Ao fim de tudo. Em nada que eu fiz me arrependi. Medo. Insegurança. Ciúmes. Paixão. Amor, muito amor. Carinho. Desejo. Dor. Sofrimento. Ansiedade. Todos esses sentimentos aflorados e com receios enorme de demonstra-los, mas nunca escondidos. A cada olhar desviado, a cada pergunta não respondida, a cada demonstração de recusa, me sinto um nada, um lixo lançado ao mar, boiando sem sentido algum. Meu coração se aperta, se espreme em meu peito. Sei que eu mesmo criei este mundo, estes sentimentos, esses receios, esses anseios. Mas de nada adianta sentir tanto, gostar tanto, mudar tanto. Não posso mudar as escolhas de ninguém. Não posso obrigar ninguém a gostar de mim, não tenho livre-arbítrio para isso.
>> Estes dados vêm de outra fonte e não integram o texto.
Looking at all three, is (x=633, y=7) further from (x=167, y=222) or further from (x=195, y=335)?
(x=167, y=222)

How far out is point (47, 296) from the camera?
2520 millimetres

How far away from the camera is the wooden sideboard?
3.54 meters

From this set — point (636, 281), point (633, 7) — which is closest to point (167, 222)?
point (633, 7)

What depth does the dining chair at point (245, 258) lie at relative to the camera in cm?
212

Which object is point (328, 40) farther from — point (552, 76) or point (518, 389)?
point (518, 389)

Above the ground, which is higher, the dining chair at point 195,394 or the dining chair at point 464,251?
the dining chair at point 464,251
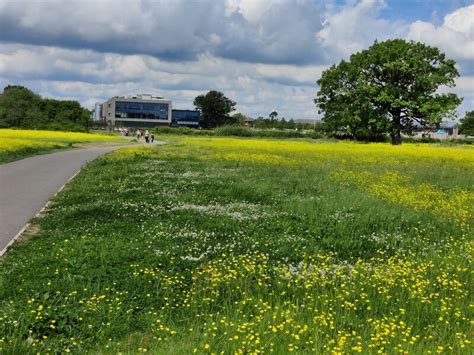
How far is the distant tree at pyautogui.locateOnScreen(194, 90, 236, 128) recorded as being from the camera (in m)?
149

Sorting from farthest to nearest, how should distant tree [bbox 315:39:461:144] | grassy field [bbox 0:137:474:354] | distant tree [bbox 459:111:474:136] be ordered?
distant tree [bbox 459:111:474:136] → distant tree [bbox 315:39:461:144] → grassy field [bbox 0:137:474:354]

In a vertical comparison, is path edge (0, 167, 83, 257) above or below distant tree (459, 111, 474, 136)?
below

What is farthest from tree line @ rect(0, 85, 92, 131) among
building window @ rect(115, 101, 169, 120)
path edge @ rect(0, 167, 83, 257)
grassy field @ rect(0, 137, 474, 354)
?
grassy field @ rect(0, 137, 474, 354)

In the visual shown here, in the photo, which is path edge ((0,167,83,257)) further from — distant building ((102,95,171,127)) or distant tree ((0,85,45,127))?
distant building ((102,95,171,127))

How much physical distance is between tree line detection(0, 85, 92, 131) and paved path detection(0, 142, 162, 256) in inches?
2393

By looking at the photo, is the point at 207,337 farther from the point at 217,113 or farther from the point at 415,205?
the point at 217,113

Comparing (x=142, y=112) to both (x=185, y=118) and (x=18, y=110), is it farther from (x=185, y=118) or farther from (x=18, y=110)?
(x=18, y=110)

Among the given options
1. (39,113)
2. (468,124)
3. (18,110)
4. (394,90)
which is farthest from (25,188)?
(468,124)

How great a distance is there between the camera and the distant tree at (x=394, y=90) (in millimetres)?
61781

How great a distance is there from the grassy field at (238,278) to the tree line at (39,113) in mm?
74417

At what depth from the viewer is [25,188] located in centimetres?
1505

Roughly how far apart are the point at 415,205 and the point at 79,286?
9931 mm

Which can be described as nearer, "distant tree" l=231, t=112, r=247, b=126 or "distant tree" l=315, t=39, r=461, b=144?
"distant tree" l=315, t=39, r=461, b=144

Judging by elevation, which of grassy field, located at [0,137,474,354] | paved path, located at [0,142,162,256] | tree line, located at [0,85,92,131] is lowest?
paved path, located at [0,142,162,256]
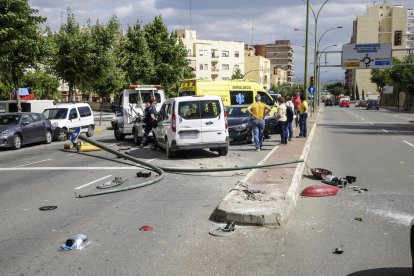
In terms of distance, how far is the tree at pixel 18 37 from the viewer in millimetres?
18562

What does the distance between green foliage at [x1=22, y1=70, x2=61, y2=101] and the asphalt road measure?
150 feet

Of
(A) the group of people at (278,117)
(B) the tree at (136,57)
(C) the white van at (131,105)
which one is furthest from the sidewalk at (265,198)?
(B) the tree at (136,57)

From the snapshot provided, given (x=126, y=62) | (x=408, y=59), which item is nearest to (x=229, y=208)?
(x=126, y=62)

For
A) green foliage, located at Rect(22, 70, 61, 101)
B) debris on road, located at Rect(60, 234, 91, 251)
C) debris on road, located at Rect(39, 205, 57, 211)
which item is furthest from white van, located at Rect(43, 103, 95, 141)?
green foliage, located at Rect(22, 70, 61, 101)

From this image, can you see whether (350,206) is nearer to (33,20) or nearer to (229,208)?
(229,208)

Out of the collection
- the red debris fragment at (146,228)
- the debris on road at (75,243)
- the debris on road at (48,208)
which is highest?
the debris on road at (75,243)

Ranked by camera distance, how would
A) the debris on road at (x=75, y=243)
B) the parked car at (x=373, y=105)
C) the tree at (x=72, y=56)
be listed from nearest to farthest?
the debris on road at (x=75, y=243) < the tree at (x=72, y=56) < the parked car at (x=373, y=105)

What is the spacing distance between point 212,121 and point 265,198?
6.41 metres

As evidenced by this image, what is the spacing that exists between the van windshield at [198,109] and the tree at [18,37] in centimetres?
855

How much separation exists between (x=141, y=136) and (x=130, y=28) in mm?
22981

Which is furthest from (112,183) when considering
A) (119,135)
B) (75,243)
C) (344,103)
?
(344,103)

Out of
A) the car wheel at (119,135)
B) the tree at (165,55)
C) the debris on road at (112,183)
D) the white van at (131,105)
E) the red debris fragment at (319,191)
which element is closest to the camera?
the red debris fragment at (319,191)

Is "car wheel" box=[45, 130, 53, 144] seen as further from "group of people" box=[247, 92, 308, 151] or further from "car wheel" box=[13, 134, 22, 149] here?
"group of people" box=[247, 92, 308, 151]

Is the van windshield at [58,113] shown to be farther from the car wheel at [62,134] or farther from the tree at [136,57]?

Mas é tão difícil conviver com essa certeza. Saber que tudo que eu tentei, tudo que falei, que fiz, foi em vão, nada valeu para partilhar esse sentimento. Mas também sabia de tudo isso. Então não posso culpar ninguém. Mas também não posso me culpar. Ou, afinal, quando que alguém escolhe qual pessoa vai amar, qual pessoa vai desejar viver a eternidade juntos? Se fosse assim o ser humano não teria sentido nenhum. Seríamos bonecos a mercê da vontade de nós mesmos.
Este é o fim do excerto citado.